First posted 12 March 2011 on Liquorature
Simple, rough, surprisingly tasty….good value, I think. You are going to get hit with a molasses club at the inception, and if you stick with it, it’ll reward your patience. I’d say mix it, but a brave soul may take it as is.
Like most average folks I grew up watching bartenders mix drinks with Angostura Bitters; and one of the enduring memories of my first years in Georgetown was pouring a couple of drops into a cream soda to make a “rockshandy”. It was years before I realized that the Angostura company also made a whole lotta rums, one of which, the Premium 5 year old, I’m taking a look at here. I selected it as one of the three official rums for Liquorature’s February 2011 Gathering, but it was eclipsed in most people’s minds by the Favell’s London Dock, and the Renegade Grenada 1996. Oh well.
Appearance wise, I’d have to say what I liked most about it was the bottle itself, and the colour: a deep copper bronze. It suggested that here was a rum done more in the demerara style than anything else. Against that, there was the cheap tinfoil cap which did less than enthuse me, as such things usually do, but these days I sort of sigh and move on…it’s ot as if my sniffy opinions are going to change a large company’s capping policy.
I noted above that this was a rum which seemed to have its origins in the Demerara style: this suggests right off the mark that what we would expect is a dark, heavy bodied rum of some sweetness, crammed with molasses and dark sugar flavour. The initial nose upon breaking the seal confirmed the idea. Soft. Rich. Molasses like “fuss time,” front and center. It reminded me of nothing so much as Young’s Old Sam’s Demerara rum, just not quite so overpoweringly single minded: I mean, the Premium 5 actually had a few extra notes to it, once it deigned to open up…slightly overripe bananas, and the hint of some fleshy kind of soft fruit – peaches or apricots, perhaps. Was there some sweet behind all that, like a grape? Not sure. But yummy nevertheless. And to confirm this was not some old fuddy-duddy overaged grandfather of rum with hoarfrost in its scraggly whiskers, you could definitely sense its boisterous youth – a sharp, slightly uncouth bite to the shnozz.

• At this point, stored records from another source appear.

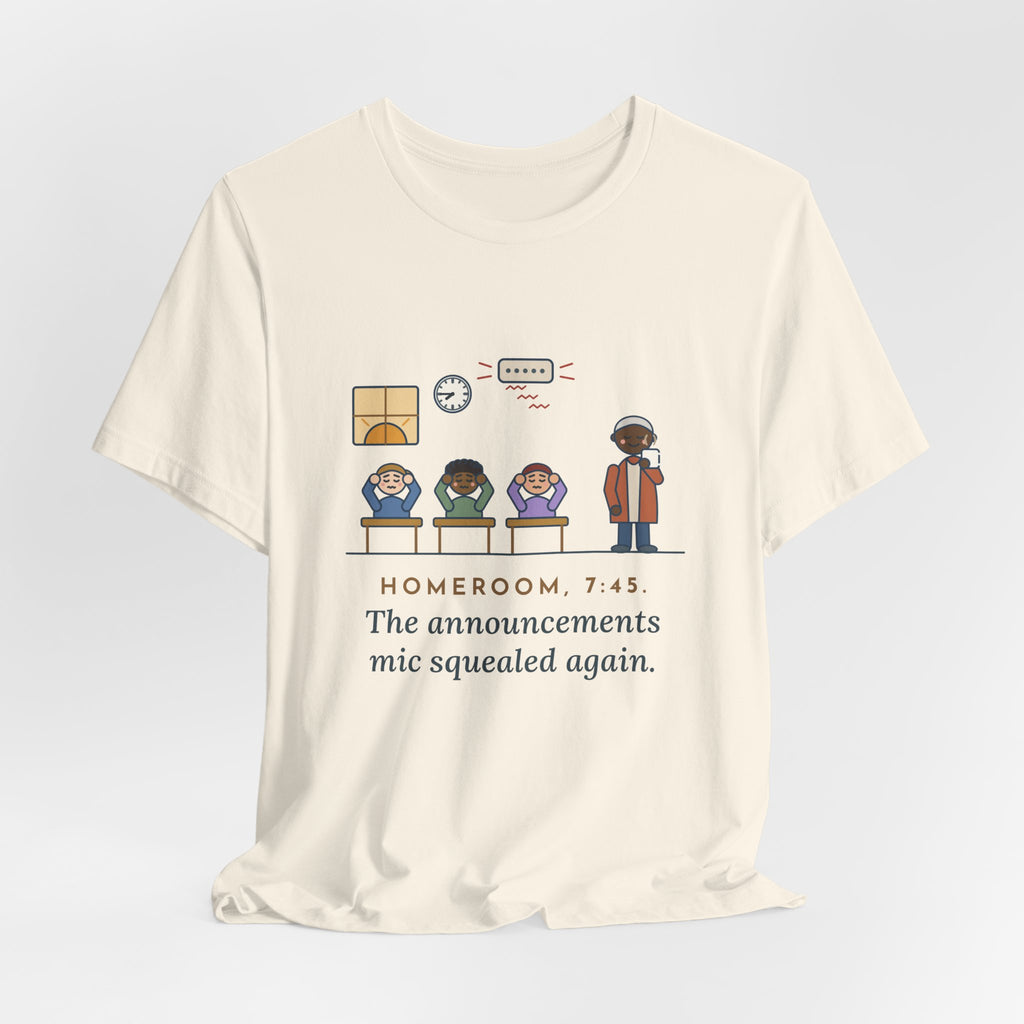 Homeroom Teacher T-Shirt - 7:45, the Announcements Mic Squealed Again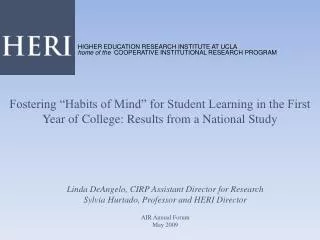 Fostering “Habits of Mind” for Student Learning in the First Year of College: Results from a National Study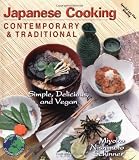 Japanese Cooking: Contemporary & Traditional : Simple, Delicious, and Vegan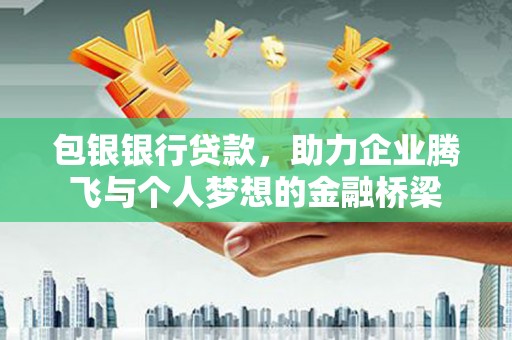 南票包银银行贷款，助力企业腾飞与个人梦想的金融桥梁
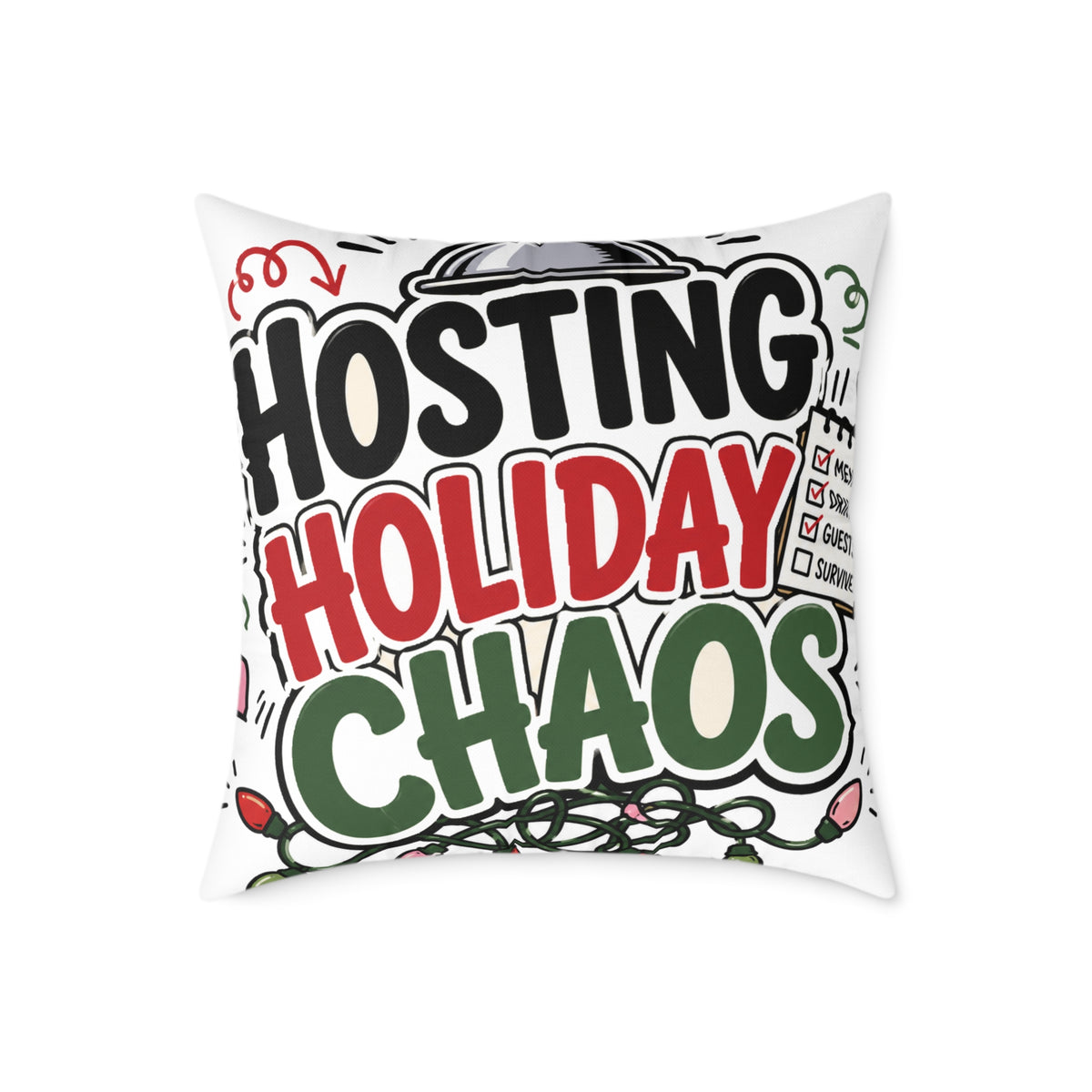 Modern Day Christmas Hosting Holiday Chaos Square Poly Canvas Pillow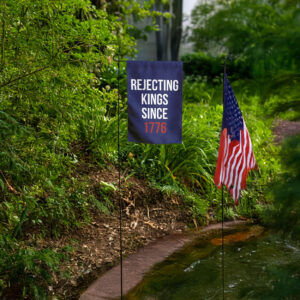 rejecting kings since 1776 flag – minimalist pro democracy garden flag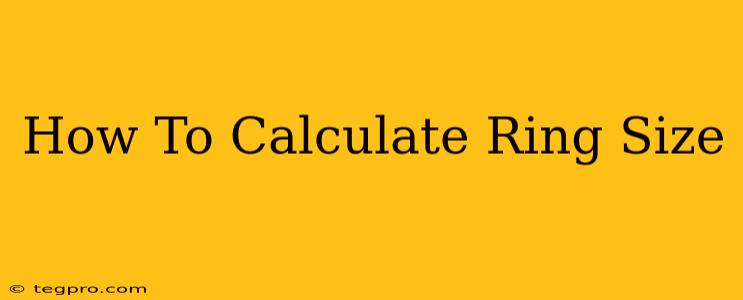 How To Calculate Ring Size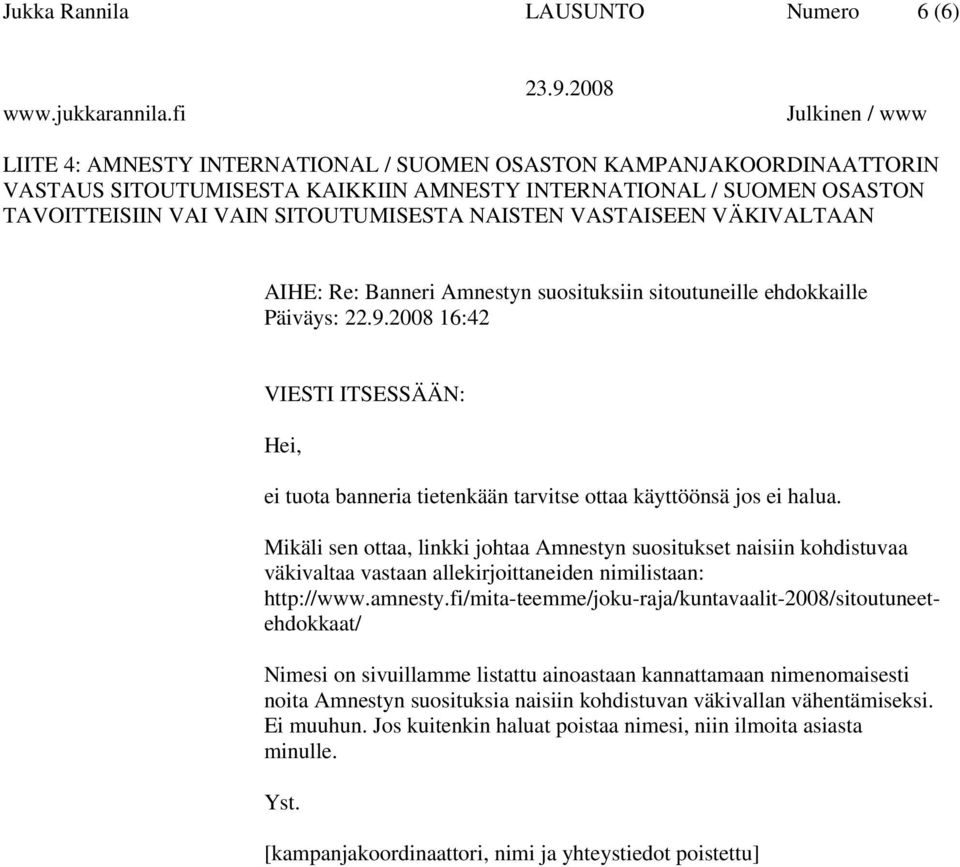 2008 16:42 Hei, ei tuota banneria tietenkään tarvitse ottaa käyttöönsä jos ei halua.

Do we ever even remember what it was like to be fifteen? When the world was young and ripe and came every day with an apple in its mouth? When we burst with energy and felt everything with a zeal and passion that made all experiences black or white with no subtleties or variations? When we wore shades all the time because we were so cool that the sun shone twenty four hours a day? When our bodies ran so smoothly, so well, that we could eat all day long and still come out lean and mean, and we could digest a golf bag with no problems and nary the loss of a single bowel movement? We paid for that fierce level of energy and blazing radiance of youth by not having much intellectual power, just about zero points of experience, and by pissing people off by making brash and brutal statements without even thinking about it. This rum was something like that.
That edge of youth, that exuberance and cheerful spring, carried over to the taste and feel on the palate. And while the legs of the rum on the sides of my glass were the slow, fat and voluptuous gams of a “Biggest Loser” contestant, the arrival of the spirit on the tongue came with a blaring tantarra of molasses trumpets, and a dark and medium-heavy body rescued from liqueur-ishness by having a lack of sugar that was just enough to compensate. A spicy, heated, entrance betrayed its lack of years (or could be argued to emerge from the oak barrels in which it is matured); it was all mixed in with vanilla, chocolate, butterscotch, bananas, and a faint citrus fork that neatly skewered the sweeter, muskier tastes (while staying firmly in the background).
The fade was a little less…well, shall we say exuberant. Here the lack of years of the Premium Five was the most apparent, because to be honest, it was a rather crabby finish, a bit rough and ungentle, like the words we said to the first girl we so cruelly dumped in our teenage years. The burn was sharp and scratchy, yet I still gained some burnt sugar flavour in the final exhalation of fumes at that back end, which rescued it from being just a malicious product, out to do you harm and cause you pain.
In summary, I fondly regard the Angostura Premium Dark Five year Old as a canecutter’s rum: it’s hot and hairy, of strong character and not overly blessed with a plethora of sophistication…yet, it’s a rum you’d be glad to have around after a physical day’s work when all you want to do is kick back, have a curry gilbacker with dhal and rice and something to go with it. Something like this rum, which you can uncork, mix it or not, drink, feel its warm burn, and never have to worry about how to spell “plethora”.